=== Begin Enclosure ===

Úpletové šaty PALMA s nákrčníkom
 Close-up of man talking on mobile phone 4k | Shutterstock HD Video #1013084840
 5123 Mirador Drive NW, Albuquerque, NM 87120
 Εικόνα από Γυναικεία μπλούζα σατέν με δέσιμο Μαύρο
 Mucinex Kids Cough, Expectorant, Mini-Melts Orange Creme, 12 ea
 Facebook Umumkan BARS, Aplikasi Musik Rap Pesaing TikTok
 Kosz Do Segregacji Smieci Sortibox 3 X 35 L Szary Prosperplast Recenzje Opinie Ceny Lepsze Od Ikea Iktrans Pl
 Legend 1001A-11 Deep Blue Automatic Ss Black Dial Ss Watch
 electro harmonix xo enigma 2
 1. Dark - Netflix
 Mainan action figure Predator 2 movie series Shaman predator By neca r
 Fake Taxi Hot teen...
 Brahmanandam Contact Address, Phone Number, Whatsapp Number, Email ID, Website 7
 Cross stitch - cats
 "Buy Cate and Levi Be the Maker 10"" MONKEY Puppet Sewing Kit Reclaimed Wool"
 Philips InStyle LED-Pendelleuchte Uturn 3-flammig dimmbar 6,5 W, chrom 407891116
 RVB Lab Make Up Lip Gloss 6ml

=== End Enclosure ===

* How to complete this task *
Nothing but the lines from the one with "Legend 1001A-11 Deep" through the final line of the records may appear in the answer, and each must be transcribed exactly.

* Final answer *
 Legend 1001A-11 Deep Blue Automatic Ss Black Dial Ss Watch
 electro harmonix xo enigma 2
 1. Dark - Netflix
 Mainan action figure Predator 2 movie series Shaman predator By neca r
 Fake Taxi Hot teen...
 Brahmanandam Contact Address, Phone Number, Whatsapp Number, Email ID, Website 7
 Cross stitch - cats
 "Buy Cate and Levi Be the Maker 10"" MONKEY Puppet Sewing Kit Reclaimed Wool"
 Philips InStyle LED-Pendelleuchte Uturn 3-flammig dimmbar 6,5 W, chrom 407891116
 RVB Lab Make Up Lip Gloss 6ml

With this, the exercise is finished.